Gerade erfahren, dass wir nächste Woche wieder die Kataloge für die Weihnachts- und Ostersüßwaren bekommen. Da hat der Sommer noch nichtmal annähernd angefangen und dann darf man sich schon wieder damit beschäftigen.

Interessante herausforderung ist, dass wir noch gar nicht wissen, ob bis dahin unser lange geplanter Umbau (inkl. Umflaggung auf gelb-blau) schon stattgefunden hat. Dementsprechend wissen wir auch noch gar nicht, wieviel Ware wir überhaupt benötigen. Das wird noch haarig…

Gehüpft wie gesprungen…

Der Fahrer eines Getränkelieferanten hat eine volle Palette mit Limokisten gegen den mittleren Flügel unserer Eingangstür gerammt, was nicht ganz folgenlos blieb.

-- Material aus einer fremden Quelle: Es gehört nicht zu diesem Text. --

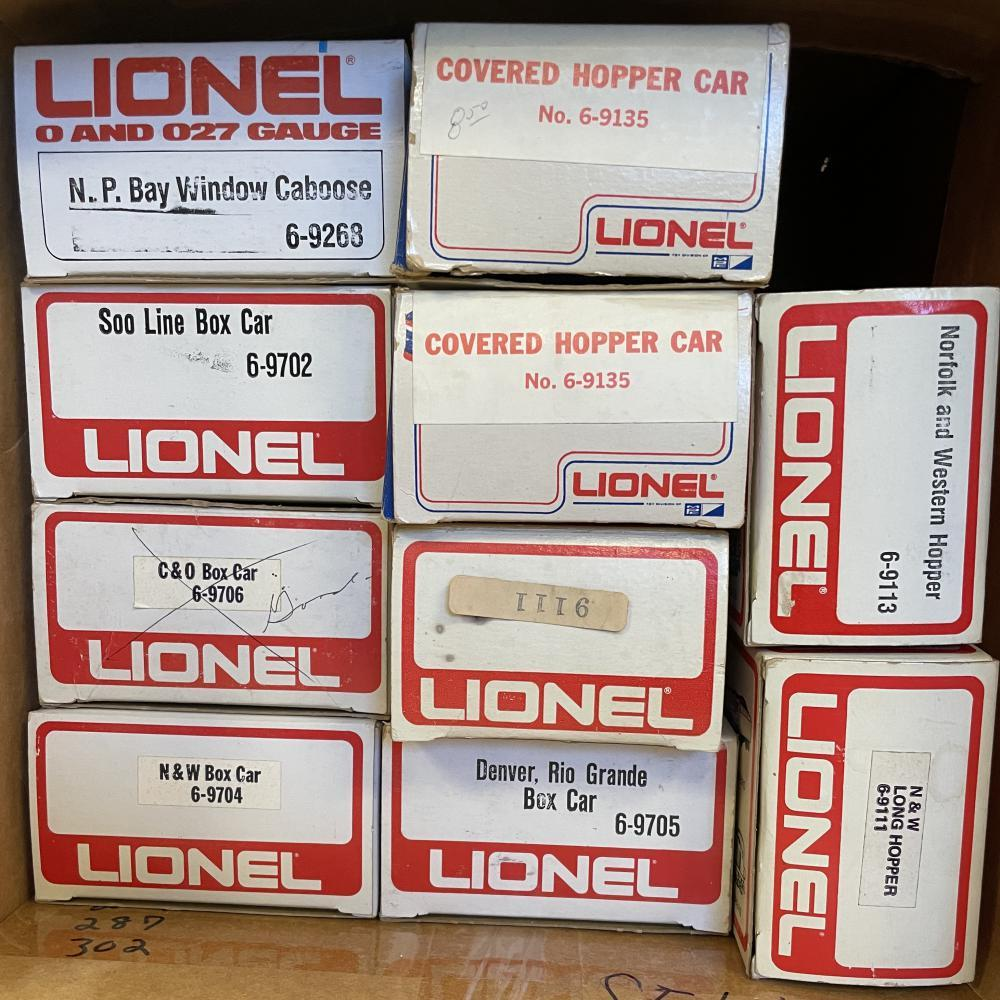 10 Lionel MPC Freight Cars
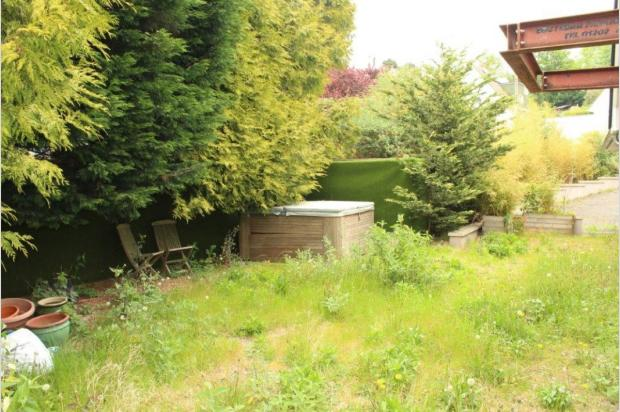3 Bedroom Chalet For Sale In Thwaite Road Coy Pond Bh12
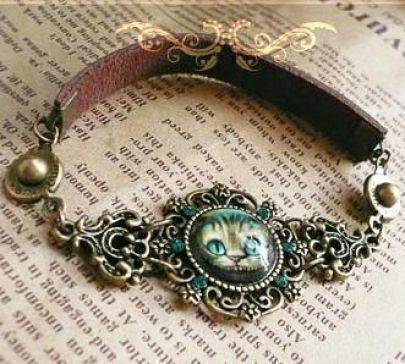 Fashionable Design Charming ALICE CAT Bracelet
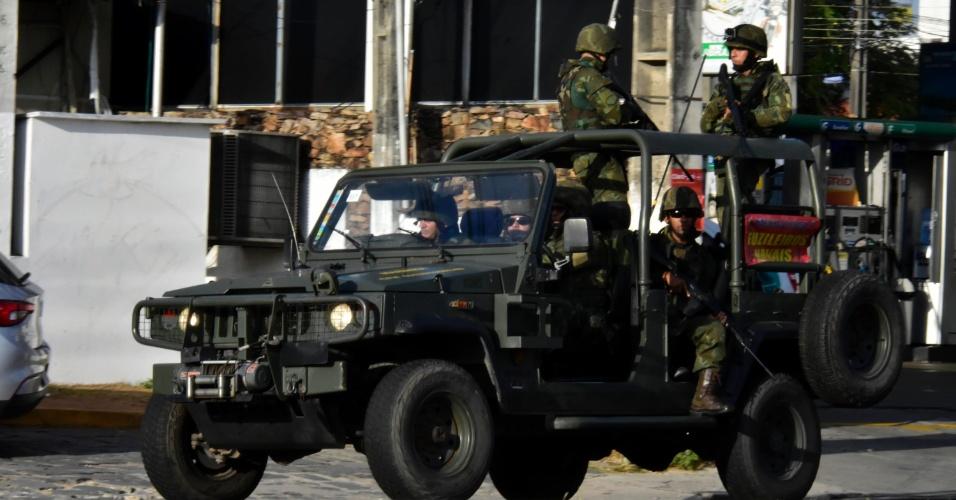 Forças Armadas fazem patrulhamento nas ruas de Natal (RN) neste sábado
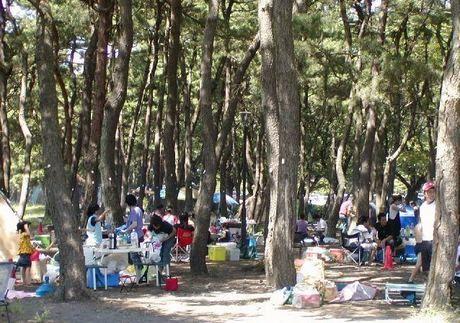 上大島キャンプ場でバーベキューをしている人たちの写真
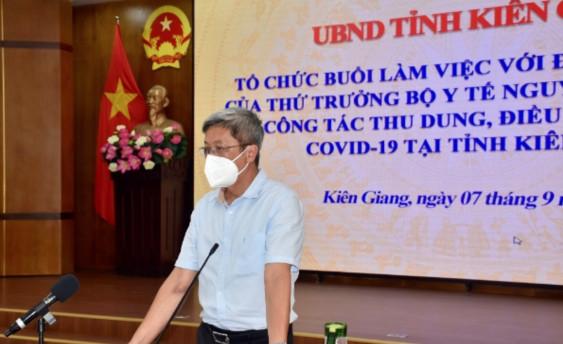 Phó Giáo sư- Tiến sĩ Nguyễn Trường Sơn, Thứ trưởng Bộ Y tế phát biểu tại buổi làm việc với tỉnh Kiên Giang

Aber mit Glasbruch kennen wir uns hier ja aus… :-|


Gerissen

Mit Nadeldrucker ausgedruckte Rechnungen bekommt man heutzutage eher selten. Einige Lieferanten nutzen sie zwar noch, aber die meisten Rechungen kommen aus Laserdruckern.

Ein Lieferant trennt auf seinen Rechnungen, die auf insgesamt sowieso schon eher dünnerem Papier gedruckt sind, die einzelnen Elementen mit horizontalen Linien ab, die von links nach rechts über das gesamte Blatt reichen. Beim Versuch, den Falz glattzustreichen, riss ich das Dokument sauber in zwei Teile.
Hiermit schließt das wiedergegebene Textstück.